— BEGIN —

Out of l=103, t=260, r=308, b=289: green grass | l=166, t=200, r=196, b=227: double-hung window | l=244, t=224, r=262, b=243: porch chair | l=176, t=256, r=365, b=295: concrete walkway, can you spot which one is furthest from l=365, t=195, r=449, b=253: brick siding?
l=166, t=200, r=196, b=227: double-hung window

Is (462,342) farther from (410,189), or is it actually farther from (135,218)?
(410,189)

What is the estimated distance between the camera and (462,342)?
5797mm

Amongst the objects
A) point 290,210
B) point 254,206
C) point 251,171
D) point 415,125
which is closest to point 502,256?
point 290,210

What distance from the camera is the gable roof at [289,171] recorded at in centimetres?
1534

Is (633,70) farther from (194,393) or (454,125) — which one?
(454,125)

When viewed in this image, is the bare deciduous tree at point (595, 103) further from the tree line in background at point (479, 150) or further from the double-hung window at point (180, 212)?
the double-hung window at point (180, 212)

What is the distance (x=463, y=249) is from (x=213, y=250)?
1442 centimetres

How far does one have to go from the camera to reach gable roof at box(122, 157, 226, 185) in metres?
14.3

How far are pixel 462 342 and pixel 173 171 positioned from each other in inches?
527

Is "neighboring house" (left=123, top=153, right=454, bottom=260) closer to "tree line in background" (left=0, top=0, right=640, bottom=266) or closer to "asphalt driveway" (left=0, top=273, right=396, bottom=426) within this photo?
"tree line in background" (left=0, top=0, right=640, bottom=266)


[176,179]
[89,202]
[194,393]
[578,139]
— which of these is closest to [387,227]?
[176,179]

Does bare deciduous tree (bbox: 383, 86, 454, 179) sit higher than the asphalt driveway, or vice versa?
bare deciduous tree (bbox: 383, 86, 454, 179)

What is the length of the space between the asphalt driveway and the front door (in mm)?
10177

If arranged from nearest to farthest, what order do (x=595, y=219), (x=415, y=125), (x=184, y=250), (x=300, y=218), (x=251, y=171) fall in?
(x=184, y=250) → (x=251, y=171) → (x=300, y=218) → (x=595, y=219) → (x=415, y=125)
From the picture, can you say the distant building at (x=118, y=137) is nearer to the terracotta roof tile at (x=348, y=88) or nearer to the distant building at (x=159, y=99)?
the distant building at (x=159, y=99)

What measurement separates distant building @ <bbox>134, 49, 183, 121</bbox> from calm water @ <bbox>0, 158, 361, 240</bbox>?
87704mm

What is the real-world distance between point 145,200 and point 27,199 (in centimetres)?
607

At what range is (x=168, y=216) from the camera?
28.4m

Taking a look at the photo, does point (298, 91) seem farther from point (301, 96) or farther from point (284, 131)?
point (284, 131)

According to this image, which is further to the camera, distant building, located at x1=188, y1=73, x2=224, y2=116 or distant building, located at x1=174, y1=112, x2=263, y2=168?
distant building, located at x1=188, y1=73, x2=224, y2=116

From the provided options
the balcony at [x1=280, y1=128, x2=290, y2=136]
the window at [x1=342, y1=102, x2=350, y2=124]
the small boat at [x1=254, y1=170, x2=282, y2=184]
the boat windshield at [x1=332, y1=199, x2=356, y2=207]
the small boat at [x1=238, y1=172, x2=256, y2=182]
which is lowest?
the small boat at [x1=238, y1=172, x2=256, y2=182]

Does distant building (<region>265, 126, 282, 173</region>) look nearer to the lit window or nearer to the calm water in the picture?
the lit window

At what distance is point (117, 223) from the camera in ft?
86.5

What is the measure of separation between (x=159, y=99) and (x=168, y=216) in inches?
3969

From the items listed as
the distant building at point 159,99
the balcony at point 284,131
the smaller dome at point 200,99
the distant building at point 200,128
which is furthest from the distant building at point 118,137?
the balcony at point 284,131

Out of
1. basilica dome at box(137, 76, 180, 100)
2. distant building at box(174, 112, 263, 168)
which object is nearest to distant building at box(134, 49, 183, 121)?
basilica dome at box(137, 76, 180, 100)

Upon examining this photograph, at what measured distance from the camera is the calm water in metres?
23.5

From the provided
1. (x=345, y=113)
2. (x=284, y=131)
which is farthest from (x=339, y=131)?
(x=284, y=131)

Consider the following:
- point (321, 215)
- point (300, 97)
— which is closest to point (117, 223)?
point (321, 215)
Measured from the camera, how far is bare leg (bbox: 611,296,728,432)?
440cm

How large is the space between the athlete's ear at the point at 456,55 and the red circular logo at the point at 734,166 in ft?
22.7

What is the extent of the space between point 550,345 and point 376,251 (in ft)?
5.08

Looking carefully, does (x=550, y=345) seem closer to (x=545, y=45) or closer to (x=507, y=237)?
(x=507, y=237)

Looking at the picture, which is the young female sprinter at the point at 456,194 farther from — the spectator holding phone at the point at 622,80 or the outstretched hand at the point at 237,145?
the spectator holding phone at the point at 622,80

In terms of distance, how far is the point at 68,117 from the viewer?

— END —

• _Given instruction_
Every line of the records above needs to be given again exactly.

• _Written answer_
Out of l=103, t=260, r=308, b=289: green grass | l=166, t=200, r=196, b=227: double-hung window | l=244, t=224, r=262, b=243: porch chair | l=176, t=256, r=365, b=295: concrete walkway, can you spot which one is furthest from l=365, t=195, r=449, b=253: brick siding?
l=166, t=200, r=196, b=227: double-hung window

Is (462,342) farther from (410,189), or is it actually farther from (135,218)?
(410,189)

What is the estimated distance between the camera and (462,342)?
5797mm

Amongst the objects
A) point 290,210
B) point 254,206
C) point 251,171
D) point 415,125
which is closest to point 502,256?
point 290,210

What distance from the camera is the gable roof at [289,171] recorded at in centimetres?
1534

Is (633,70) farther from (194,393) or (454,125) — which one?
(454,125)

When viewed in this image, is the bare deciduous tree at point (595, 103) further from the tree line in background at point (479, 150) or further from the double-hung window at point (180, 212)?
the double-hung window at point (180, 212)

What is the distance (x=463, y=249) is from (x=213, y=250)?
1442 centimetres

How far does one have to go from the camera to reach gable roof at box(122, 157, 226, 185) in metres?
14.3

How far are pixel 462 342 and pixel 173 171 positioned from each other in inches?
527

Is "neighboring house" (left=123, top=153, right=454, bottom=260) closer to "tree line in background" (left=0, top=0, right=640, bottom=266) or closer to "asphalt driveway" (left=0, top=273, right=396, bottom=426) within this photo?
"tree line in background" (left=0, top=0, right=640, bottom=266)


[176,179]
[89,202]
[194,393]
[578,139]
— which of these is closest to [387,227]?
[176,179]

Does bare deciduous tree (bbox: 383, 86, 454, 179) sit higher than the asphalt driveway, or vice versa?
bare deciduous tree (bbox: 383, 86, 454, 179)

What is the length of the space between the asphalt driveway and the front door (in mm)?
10177

If arranged from nearest to farthest, what order do (x=595, y=219), (x=415, y=125), (x=184, y=250), (x=300, y=218), (x=251, y=171) fall in?
(x=184, y=250) → (x=251, y=171) → (x=300, y=218) → (x=595, y=219) → (x=415, y=125)
From the picture, can you say the distant building at (x=118, y=137) is nearer to the terracotta roof tile at (x=348, y=88) or nearer to the distant building at (x=159, y=99)?
the distant building at (x=159, y=99)

What measurement separates distant building @ <bbox>134, 49, 183, 121</bbox> from calm water @ <bbox>0, 158, 361, 240</bbox>?
87704mm

What is the real-world distance between point 145,200 and point 27,199 (in centimetres)?
607

At what range is (x=168, y=216) from the camera?
28.4m

Taking a look at the photo, does point (298, 91) seem farther from point (301, 96) or farther from point (284, 131)?
point (284, 131)

According to this image, which is further to the camera, distant building, located at x1=188, y1=73, x2=224, y2=116 or distant building, located at x1=174, y1=112, x2=263, y2=168?
distant building, located at x1=188, y1=73, x2=224, y2=116

From the provided options
the balcony at [x1=280, y1=128, x2=290, y2=136]
the window at [x1=342, y1=102, x2=350, y2=124]
the small boat at [x1=254, y1=170, x2=282, y2=184]
the boat windshield at [x1=332, y1=199, x2=356, y2=207]
the small boat at [x1=238, y1=172, x2=256, y2=182]
which is lowest?
the small boat at [x1=238, y1=172, x2=256, y2=182]

Does distant building (<region>265, 126, 282, 173</region>) look nearer to the lit window or nearer to the calm water in the picture?
the lit window

At what distance is point (117, 223) from the camera in ft?
86.5

What is the measure of separation between (x=159, y=99) and (x=168, y=216) in inches?
3969

From the items listed as
the distant building at point 159,99
the balcony at point 284,131
the smaller dome at point 200,99
the distant building at point 200,128
which is furthest from the distant building at point 118,137?
the balcony at point 284,131

Out of
1. basilica dome at box(137, 76, 180, 100)
2. distant building at box(174, 112, 263, 168)
which object is nearest to distant building at box(134, 49, 183, 121)?
basilica dome at box(137, 76, 180, 100)

Upon examining this photograph, at what measured distance from the camera is the calm water in metres?
23.5

From the provided
1. (x=345, y=113)
2. (x=284, y=131)
which is farthest from (x=339, y=131)?
(x=284, y=131)

Consider the following:
- point (321, 215)
- point (300, 97)
— which is closest to point (117, 223)?
point (321, 215)
Measured from the camera, how far is bare leg (bbox: 611,296,728,432)?
440cm

How large is the space between the athlete's ear at the point at 456,55 and the red circular logo at the point at 734,166 in ft?
22.7

What is the extent of the space between point 550,345 and point 376,251 (in ft)?
5.08

Looking carefully, does (x=550, y=345) seem closer to (x=545, y=45) or closer to (x=507, y=237)?
(x=507, y=237)

Looking at the picture, which is the young female sprinter at the point at 456,194 farther from — the spectator holding phone at the point at 622,80 or the outstretched hand at the point at 237,145?
the spectator holding phone at the point at 622,80

In terms of distance, how far is the point at 68,117 from the viewer?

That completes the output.